▶ **What the exercise asks**
Copy the listing from its first line through the line containing "83L187 95H193L218 124L230", inclusive, and put "nonzero" in place of "evenodd". Leave everything else unchanged.

▶ **Material**
○ ○ ○ ○

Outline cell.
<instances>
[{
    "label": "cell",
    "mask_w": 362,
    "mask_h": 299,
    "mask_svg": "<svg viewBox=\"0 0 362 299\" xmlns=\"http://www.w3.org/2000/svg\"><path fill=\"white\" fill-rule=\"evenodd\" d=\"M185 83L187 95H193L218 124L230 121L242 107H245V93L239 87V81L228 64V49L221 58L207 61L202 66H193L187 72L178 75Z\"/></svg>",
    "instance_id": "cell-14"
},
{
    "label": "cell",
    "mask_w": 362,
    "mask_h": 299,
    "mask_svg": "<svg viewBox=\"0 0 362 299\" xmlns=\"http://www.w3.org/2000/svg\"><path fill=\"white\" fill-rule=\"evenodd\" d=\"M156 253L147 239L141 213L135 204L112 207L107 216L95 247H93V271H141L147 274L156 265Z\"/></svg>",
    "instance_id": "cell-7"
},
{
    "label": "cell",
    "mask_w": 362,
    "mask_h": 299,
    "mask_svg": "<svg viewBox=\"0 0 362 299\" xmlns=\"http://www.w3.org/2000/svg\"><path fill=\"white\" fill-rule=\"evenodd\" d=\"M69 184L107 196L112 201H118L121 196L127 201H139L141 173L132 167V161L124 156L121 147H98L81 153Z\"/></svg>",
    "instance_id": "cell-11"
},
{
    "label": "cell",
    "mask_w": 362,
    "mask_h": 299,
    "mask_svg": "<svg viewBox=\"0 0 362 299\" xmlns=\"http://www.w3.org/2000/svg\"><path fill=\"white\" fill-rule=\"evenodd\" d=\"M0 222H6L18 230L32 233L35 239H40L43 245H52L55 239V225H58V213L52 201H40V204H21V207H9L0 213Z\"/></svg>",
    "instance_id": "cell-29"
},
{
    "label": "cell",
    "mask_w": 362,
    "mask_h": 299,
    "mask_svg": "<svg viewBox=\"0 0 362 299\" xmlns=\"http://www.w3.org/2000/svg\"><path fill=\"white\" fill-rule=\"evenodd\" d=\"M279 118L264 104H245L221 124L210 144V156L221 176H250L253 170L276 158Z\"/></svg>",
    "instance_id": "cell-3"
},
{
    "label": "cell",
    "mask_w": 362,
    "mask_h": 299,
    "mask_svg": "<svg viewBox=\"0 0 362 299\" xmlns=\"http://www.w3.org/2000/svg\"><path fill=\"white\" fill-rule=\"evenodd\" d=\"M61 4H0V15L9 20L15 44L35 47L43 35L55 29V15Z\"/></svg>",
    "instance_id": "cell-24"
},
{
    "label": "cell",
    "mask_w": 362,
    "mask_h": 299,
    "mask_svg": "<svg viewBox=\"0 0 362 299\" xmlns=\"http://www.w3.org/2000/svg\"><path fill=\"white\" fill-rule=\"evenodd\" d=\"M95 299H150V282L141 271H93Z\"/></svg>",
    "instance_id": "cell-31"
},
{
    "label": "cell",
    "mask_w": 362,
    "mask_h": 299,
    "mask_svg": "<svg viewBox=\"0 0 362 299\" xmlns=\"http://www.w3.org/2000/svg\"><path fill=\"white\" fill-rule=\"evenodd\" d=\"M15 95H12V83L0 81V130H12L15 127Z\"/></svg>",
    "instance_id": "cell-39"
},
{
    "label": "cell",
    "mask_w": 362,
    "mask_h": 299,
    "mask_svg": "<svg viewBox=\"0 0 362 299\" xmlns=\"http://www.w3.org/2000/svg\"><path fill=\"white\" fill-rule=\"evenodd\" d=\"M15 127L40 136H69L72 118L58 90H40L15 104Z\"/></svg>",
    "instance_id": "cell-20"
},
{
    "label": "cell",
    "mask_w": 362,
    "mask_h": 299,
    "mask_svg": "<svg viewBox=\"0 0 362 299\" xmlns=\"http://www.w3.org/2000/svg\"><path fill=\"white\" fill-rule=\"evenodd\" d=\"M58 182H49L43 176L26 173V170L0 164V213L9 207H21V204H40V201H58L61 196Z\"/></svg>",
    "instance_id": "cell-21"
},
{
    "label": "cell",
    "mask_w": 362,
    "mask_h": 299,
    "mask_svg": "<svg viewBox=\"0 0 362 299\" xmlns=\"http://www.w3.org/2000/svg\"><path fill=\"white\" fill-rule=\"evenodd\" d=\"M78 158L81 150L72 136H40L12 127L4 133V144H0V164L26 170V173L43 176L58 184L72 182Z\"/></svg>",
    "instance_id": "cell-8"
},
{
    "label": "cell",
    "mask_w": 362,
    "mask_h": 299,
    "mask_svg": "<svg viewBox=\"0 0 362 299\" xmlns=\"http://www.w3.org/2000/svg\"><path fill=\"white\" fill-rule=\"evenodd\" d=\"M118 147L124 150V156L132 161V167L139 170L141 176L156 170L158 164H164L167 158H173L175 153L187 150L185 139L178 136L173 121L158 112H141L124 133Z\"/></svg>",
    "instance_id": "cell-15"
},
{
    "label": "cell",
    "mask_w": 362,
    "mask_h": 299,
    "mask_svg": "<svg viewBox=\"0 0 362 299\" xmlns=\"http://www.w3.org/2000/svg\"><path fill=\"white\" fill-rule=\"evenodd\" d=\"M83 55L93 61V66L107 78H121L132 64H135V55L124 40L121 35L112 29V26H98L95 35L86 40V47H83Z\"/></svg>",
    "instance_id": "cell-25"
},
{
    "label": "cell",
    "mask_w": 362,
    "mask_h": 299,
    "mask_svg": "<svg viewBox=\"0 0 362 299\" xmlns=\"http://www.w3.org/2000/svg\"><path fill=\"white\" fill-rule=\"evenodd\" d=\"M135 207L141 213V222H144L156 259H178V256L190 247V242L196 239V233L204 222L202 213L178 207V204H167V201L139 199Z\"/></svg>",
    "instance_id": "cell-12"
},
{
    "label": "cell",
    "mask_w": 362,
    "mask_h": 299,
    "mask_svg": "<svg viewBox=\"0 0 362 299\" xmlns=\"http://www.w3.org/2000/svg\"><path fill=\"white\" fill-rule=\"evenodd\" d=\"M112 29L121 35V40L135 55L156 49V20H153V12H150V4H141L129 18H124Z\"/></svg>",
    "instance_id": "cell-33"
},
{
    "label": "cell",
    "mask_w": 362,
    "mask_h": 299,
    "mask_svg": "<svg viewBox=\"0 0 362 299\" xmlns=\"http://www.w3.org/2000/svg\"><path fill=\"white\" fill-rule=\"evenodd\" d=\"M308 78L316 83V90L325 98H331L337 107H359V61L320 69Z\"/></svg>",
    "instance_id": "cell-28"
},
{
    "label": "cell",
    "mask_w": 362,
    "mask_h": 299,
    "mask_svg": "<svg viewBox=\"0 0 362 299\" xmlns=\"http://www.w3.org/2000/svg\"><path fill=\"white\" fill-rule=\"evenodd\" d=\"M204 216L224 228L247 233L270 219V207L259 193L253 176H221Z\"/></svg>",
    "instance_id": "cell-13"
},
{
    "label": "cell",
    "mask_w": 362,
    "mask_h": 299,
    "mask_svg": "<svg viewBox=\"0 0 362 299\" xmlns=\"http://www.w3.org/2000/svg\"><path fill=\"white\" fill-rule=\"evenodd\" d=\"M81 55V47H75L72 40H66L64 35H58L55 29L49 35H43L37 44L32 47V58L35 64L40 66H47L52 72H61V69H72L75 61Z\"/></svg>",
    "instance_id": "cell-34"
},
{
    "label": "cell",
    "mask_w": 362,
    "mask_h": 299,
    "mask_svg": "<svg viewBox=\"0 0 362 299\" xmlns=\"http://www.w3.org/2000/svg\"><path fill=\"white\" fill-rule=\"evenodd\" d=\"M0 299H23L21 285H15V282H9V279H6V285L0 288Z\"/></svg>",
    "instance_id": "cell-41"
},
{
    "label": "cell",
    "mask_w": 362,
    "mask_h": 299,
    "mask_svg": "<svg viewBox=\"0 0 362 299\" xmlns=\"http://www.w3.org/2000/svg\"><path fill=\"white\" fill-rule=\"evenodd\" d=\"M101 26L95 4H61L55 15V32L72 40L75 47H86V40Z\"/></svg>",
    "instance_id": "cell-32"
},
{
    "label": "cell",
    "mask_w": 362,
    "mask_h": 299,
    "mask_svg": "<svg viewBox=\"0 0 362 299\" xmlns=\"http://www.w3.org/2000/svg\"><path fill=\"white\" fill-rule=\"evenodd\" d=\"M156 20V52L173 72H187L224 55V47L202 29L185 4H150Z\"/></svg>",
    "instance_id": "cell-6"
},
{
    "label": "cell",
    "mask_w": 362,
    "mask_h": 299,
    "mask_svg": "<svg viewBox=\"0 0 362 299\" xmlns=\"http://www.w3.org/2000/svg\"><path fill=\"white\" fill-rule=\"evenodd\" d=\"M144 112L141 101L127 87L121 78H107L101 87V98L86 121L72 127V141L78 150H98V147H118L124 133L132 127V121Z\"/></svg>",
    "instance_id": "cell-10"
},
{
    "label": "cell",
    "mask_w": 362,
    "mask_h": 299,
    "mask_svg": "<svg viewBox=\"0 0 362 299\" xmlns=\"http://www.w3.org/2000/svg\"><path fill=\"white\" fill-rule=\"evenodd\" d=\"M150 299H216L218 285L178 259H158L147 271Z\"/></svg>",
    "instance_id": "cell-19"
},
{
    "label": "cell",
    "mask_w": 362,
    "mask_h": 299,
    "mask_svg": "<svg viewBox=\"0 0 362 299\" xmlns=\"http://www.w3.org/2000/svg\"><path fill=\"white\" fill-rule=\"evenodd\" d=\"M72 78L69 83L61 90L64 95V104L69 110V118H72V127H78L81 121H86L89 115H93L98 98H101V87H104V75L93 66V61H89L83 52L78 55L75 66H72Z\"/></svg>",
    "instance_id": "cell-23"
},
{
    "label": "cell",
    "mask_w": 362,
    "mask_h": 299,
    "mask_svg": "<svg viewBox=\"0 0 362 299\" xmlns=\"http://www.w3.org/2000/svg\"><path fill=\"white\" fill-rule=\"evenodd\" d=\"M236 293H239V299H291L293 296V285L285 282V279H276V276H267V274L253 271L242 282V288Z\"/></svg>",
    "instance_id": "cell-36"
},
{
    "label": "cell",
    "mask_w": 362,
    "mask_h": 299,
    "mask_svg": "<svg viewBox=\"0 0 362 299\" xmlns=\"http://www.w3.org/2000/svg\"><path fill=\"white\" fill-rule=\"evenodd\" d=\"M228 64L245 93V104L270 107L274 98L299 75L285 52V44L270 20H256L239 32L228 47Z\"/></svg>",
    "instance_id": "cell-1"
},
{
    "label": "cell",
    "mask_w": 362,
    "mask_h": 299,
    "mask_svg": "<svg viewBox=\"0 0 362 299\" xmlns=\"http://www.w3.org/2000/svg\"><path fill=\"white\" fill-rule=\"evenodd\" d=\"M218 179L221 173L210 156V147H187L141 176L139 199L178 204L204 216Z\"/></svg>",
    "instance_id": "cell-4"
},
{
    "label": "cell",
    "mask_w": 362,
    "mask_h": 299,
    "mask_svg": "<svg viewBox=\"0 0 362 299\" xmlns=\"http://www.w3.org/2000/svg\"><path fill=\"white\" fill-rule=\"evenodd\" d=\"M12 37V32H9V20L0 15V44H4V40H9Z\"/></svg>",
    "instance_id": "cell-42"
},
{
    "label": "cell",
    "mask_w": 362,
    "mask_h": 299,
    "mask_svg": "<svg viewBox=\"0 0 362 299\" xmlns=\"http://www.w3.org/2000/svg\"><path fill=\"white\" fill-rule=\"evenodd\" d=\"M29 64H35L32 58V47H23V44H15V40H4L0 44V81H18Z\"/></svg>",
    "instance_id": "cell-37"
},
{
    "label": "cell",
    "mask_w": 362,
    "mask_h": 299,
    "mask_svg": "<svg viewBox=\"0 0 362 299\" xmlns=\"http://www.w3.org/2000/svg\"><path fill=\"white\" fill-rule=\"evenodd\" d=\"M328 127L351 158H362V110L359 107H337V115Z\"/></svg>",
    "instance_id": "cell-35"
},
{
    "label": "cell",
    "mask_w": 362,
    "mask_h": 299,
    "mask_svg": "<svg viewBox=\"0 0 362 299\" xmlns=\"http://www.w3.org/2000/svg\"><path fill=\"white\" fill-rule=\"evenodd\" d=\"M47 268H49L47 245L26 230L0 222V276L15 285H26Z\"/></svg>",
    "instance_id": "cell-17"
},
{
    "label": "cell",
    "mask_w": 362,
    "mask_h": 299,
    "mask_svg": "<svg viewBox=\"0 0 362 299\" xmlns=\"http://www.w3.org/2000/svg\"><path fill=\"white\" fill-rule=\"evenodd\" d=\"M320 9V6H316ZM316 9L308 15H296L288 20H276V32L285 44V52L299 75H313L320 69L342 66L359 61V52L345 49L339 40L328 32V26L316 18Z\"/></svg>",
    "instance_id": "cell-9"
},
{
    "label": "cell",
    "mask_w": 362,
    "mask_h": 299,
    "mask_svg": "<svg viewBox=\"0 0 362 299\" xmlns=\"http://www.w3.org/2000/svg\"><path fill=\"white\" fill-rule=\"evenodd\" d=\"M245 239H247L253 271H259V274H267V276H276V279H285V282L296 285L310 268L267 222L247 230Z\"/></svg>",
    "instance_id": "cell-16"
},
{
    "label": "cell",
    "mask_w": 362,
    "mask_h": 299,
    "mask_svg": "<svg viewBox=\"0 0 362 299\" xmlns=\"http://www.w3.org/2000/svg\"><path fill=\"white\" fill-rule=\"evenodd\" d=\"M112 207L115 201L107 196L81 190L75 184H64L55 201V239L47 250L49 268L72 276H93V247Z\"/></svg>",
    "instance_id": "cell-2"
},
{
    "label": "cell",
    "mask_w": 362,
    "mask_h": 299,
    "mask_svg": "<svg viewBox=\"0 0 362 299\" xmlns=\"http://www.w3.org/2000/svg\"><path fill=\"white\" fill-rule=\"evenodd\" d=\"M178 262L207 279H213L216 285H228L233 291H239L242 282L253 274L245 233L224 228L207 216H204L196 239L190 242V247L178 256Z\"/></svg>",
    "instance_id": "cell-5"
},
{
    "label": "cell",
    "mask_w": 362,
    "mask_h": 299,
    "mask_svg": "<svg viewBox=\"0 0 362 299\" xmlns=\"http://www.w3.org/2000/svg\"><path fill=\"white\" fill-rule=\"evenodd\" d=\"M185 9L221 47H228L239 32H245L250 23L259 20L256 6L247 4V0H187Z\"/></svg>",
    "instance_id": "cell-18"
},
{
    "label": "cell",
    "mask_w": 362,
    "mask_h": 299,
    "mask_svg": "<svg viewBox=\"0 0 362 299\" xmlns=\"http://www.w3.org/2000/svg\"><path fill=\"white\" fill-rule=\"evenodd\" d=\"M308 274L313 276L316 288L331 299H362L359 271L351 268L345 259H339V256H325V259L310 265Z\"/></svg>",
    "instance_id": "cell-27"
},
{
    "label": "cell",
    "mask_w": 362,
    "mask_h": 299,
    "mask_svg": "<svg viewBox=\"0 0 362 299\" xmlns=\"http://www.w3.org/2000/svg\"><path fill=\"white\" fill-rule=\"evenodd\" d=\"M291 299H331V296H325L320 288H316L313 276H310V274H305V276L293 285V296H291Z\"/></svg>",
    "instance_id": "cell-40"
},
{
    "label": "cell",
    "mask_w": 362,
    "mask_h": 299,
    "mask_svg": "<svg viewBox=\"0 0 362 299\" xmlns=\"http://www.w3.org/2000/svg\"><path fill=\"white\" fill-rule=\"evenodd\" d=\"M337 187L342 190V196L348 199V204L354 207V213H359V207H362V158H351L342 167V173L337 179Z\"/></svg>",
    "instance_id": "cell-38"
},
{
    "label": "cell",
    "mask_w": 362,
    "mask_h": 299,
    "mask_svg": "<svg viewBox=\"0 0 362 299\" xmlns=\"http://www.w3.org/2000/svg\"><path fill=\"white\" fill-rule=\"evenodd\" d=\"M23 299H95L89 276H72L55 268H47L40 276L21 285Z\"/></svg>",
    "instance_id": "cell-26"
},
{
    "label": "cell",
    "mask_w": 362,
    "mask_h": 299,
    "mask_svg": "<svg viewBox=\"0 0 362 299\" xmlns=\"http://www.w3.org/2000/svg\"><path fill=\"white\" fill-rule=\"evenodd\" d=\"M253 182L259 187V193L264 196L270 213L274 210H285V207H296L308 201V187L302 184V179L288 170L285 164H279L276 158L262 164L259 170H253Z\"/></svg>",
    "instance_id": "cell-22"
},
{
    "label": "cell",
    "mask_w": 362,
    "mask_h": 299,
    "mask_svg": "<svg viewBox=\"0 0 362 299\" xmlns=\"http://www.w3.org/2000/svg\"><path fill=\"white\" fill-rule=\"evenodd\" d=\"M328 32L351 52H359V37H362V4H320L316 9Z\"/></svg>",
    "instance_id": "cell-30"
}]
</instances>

○ ○ ○ ○

▶ **Solution to this exercise**
Outline cell.
<instances>
[{
    "label": "cell",
    "mask_w": 362,
    "mask_h": 299,
    "mask_svg": "<svg viewBox=\"0 0 362 299\" xmlns=\"http://www.w3.org/2000/svg\"><path fill=\"white\" fill-rule=\"nonzero\" d=\"M185 83L187 95H193L218 124L230 121L242 107H245V93L239 87V81L228 64V49L221 58L207 61L202 66H193L187 72L178 75Z\"/></svg>",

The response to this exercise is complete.